**課題**
下のデータから、「Specifically, is (x=855, y=672)」を含む行で始まり「1.60 metres」を含む行で終わる部分を、最初と最後の行も含めて一字一句そのまま書き写してください。

--- データ一覧 ---

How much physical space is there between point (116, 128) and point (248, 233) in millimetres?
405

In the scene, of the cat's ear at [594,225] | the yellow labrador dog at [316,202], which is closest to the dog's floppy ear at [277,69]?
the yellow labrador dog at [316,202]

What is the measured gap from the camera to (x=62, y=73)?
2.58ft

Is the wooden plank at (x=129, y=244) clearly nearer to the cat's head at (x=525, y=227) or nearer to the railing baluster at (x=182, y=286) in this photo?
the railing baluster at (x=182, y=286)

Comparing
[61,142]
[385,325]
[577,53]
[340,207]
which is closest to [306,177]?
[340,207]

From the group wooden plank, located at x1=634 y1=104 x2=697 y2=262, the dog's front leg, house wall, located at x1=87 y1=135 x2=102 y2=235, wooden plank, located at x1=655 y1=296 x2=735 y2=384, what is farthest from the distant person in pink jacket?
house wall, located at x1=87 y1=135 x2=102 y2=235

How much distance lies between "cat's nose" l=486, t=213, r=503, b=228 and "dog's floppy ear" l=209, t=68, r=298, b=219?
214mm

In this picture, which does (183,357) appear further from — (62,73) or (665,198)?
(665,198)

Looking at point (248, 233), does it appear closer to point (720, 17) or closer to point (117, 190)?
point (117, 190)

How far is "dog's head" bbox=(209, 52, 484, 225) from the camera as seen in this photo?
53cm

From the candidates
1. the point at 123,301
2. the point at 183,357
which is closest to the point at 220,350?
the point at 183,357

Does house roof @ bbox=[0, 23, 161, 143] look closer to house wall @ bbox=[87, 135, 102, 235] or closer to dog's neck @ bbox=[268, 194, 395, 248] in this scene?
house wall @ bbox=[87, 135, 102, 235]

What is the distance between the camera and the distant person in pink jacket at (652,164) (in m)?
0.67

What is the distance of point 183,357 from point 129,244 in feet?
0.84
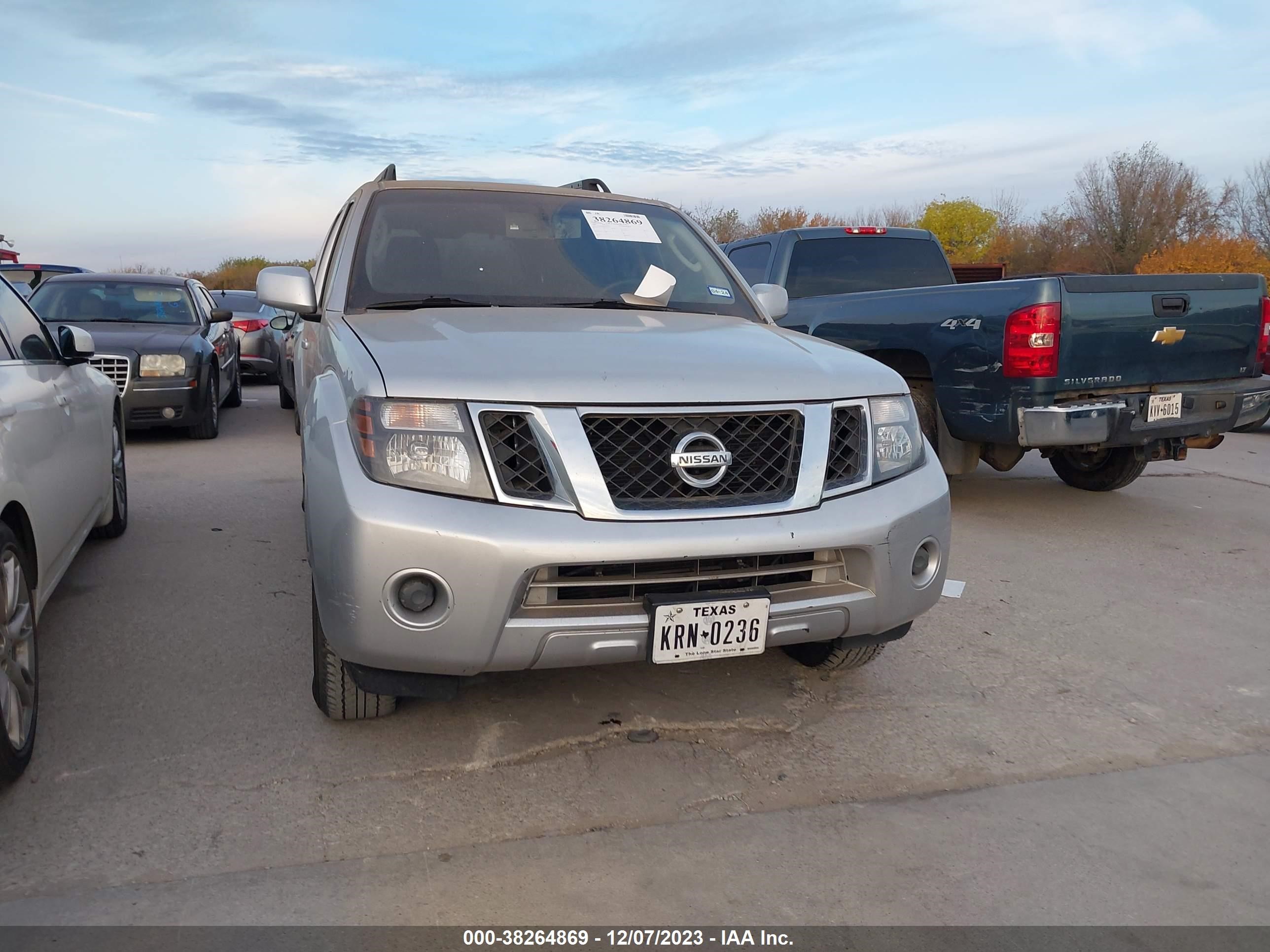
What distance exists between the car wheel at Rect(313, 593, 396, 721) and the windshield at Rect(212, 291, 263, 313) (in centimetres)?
1284

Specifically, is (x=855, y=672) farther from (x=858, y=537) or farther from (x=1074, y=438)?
(x=1074, y=438)

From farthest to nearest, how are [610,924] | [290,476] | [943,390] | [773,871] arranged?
[290,476]
[943,390]
[773,871]
[610,924]

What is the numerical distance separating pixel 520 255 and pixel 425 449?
1.60 metres

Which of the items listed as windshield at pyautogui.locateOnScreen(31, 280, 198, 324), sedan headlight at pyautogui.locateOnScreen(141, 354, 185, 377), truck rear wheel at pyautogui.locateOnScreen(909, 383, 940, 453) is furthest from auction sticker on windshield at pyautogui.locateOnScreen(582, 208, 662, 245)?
windshield at pyautogui.locateOnScreen(31, 280, 198, 324)

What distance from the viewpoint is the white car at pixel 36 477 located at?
2.83 metres

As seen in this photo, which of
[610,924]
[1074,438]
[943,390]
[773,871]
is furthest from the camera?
[943,390]

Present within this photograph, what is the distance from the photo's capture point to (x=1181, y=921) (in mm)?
2342

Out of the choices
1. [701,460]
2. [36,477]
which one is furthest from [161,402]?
[701,460]

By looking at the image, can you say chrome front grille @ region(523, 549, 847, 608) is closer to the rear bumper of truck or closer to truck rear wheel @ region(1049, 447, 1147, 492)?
the rear bumper of truck

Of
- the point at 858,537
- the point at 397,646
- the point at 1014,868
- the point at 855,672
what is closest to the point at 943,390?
the point at 855,672

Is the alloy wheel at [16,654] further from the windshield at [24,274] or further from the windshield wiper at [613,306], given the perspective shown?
the windshield at [24,274]

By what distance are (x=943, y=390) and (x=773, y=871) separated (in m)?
4.22

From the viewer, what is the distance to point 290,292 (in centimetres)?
405
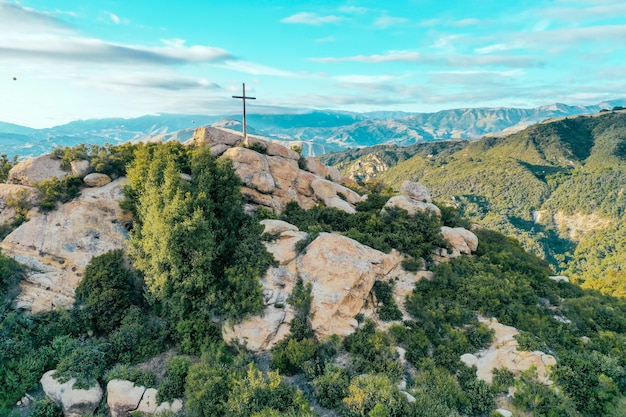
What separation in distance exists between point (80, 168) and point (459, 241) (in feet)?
107

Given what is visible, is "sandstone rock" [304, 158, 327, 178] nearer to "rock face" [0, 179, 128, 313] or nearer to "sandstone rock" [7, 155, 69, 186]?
"rock face" [0, 179, 128, 313]

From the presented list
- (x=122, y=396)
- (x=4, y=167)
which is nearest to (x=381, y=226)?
(x=122, y=396)

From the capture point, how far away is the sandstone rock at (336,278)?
2085 centimetres

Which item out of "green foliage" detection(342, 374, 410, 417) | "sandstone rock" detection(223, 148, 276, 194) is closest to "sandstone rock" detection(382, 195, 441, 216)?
"sandstone rock" detection(223, 148, 276, 194)

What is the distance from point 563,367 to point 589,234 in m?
149

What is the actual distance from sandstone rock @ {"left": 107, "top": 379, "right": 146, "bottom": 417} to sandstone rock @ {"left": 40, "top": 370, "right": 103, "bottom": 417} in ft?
2.92

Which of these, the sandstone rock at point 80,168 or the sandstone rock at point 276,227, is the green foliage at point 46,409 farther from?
the sandstone rock at point 80,168

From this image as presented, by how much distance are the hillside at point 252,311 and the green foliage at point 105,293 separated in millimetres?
93

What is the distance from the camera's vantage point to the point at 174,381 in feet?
60.6

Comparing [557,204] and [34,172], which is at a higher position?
[34,172]

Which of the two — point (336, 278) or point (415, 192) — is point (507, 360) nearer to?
point (336, 278)

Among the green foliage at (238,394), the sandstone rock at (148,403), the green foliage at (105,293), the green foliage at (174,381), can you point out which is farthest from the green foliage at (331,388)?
the green foliage at (105,293)

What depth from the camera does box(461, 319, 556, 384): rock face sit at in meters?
19.1

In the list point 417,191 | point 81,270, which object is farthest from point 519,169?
point 81,270
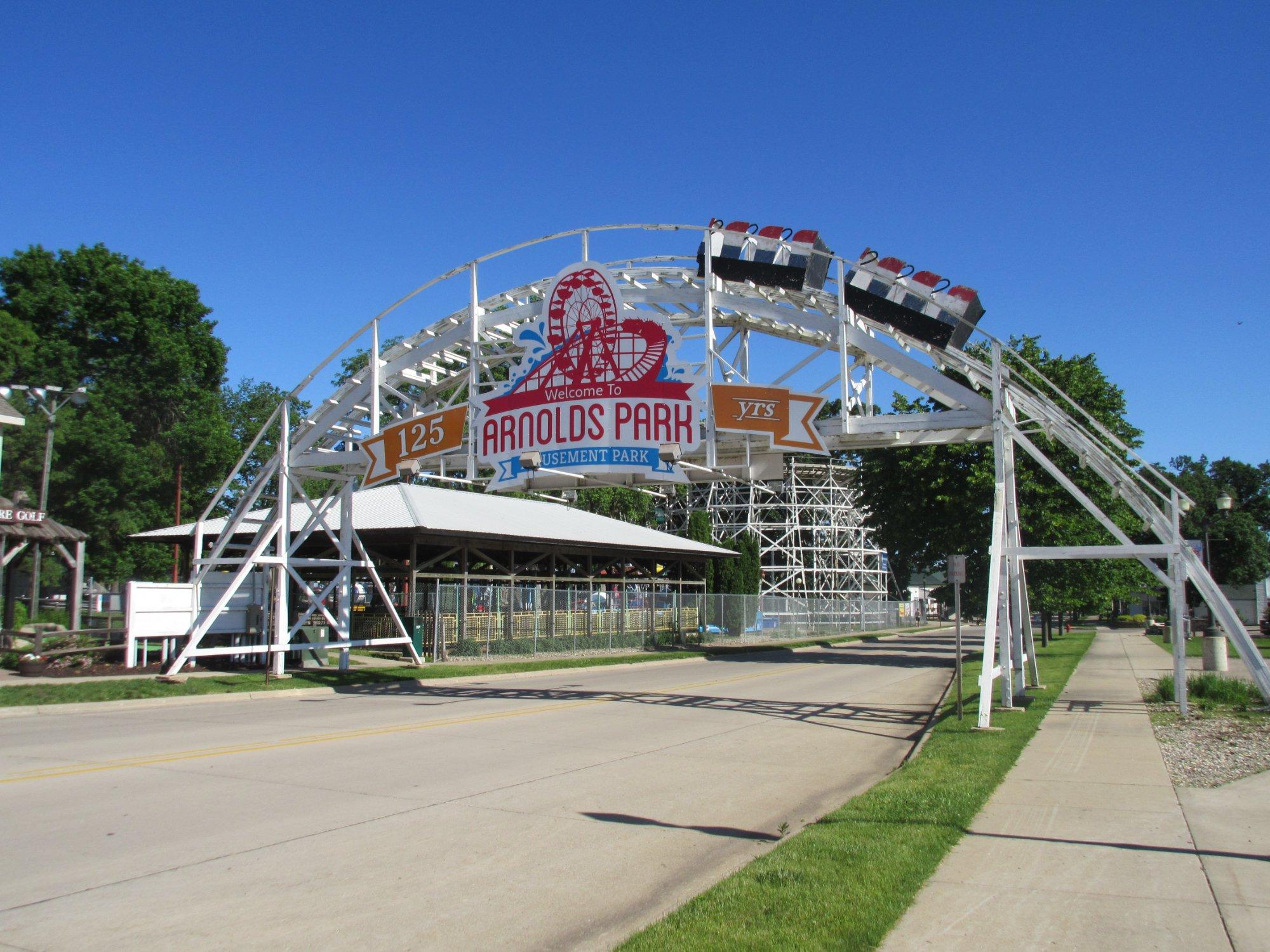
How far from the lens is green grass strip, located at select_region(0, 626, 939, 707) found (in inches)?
652

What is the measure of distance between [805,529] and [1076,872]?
74.2 metres

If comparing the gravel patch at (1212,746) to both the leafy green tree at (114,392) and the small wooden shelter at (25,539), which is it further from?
the leafy green tree at (114,392)

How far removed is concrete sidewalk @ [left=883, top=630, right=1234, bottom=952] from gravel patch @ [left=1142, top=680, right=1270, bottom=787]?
0.31 metres

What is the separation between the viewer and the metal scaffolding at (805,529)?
258 feet

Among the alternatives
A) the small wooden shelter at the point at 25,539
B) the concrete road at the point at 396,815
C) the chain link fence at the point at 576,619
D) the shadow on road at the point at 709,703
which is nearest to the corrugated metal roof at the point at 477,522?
the chain link fence at the point at 576,619

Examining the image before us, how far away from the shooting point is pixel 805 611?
5300 centimetres

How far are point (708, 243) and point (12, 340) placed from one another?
118ft

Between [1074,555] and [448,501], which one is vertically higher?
[448,501]

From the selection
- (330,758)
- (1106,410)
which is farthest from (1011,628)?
(1106,410)

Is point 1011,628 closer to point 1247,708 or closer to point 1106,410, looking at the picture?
point 1247,708

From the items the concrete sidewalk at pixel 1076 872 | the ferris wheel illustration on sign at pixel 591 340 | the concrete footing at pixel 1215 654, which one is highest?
the ferris wheel illustration on sign at pixel 591 340

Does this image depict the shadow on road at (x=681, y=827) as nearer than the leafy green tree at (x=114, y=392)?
Yes

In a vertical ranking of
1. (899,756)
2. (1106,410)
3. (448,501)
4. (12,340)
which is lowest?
(899,756)

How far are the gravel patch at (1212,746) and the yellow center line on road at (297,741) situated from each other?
30.7 feet
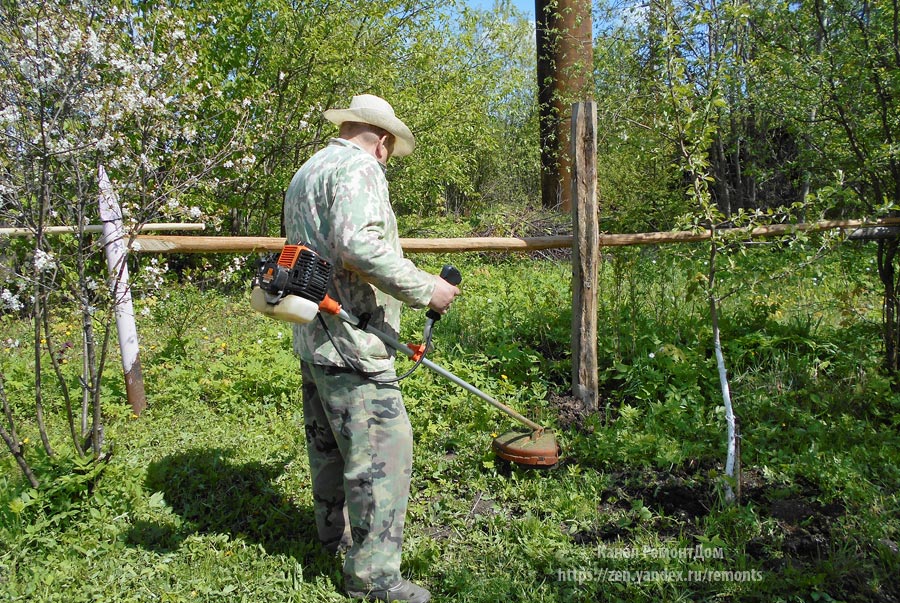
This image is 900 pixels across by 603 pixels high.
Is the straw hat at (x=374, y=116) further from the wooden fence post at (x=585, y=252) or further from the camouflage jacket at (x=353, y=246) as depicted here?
the wooden fence post at (x=585, y=252)

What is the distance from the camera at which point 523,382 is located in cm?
479

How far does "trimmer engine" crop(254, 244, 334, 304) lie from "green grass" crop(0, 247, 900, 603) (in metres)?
1.43

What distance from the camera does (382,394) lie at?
262 centimetres

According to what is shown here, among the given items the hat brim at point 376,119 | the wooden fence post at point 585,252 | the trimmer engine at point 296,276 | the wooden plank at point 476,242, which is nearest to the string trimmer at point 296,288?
the trimmer engine at point 296,276

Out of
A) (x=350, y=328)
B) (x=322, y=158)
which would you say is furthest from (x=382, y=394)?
(x=322, y=158)

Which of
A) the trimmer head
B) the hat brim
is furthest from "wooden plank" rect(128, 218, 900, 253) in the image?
the hat brim

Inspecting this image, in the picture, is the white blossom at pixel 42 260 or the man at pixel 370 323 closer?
the man at pixel 370 323

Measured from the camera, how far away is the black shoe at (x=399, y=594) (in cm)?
269

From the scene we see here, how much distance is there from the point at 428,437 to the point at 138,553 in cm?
179

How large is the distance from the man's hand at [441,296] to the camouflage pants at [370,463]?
40cm

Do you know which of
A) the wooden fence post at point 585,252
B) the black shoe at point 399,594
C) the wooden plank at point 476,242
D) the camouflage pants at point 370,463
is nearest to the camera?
the camouflage pants at point 370,463

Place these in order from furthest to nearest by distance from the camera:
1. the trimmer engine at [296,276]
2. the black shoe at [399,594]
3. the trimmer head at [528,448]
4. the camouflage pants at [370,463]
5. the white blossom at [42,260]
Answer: the trimmer head at [528,448]
the white blossom at [42,260]
the black shoe at [399,594]
the camouflage pants at [370,463]
the trimmer engine at [296,276]

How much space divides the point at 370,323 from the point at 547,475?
1696mm

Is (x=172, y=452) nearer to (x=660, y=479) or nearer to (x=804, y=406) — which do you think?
(x=660, y=479)
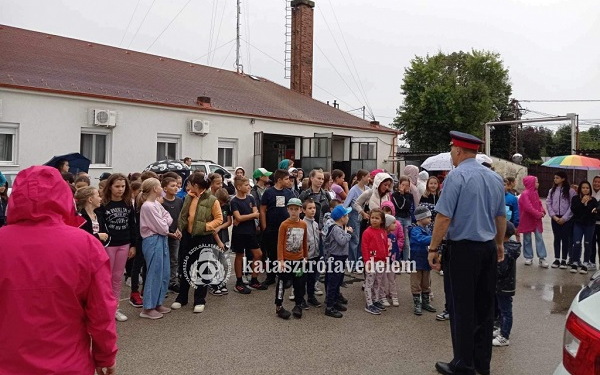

---

**出力**
Specifically, is (x=855, y=672) farther from (x=858, y=537) or farther from (x=1074, y=438)?
(x=1074, y=438)

From farthest to nearest, how are [610,924] | [290,476] | [943,390] | [773,871] arranged?
[290,476]
[943,390]
[773,871]
[610,924]

What is the numerical distance separating pixel 520 255 and pixel 425 449?
1.60 metres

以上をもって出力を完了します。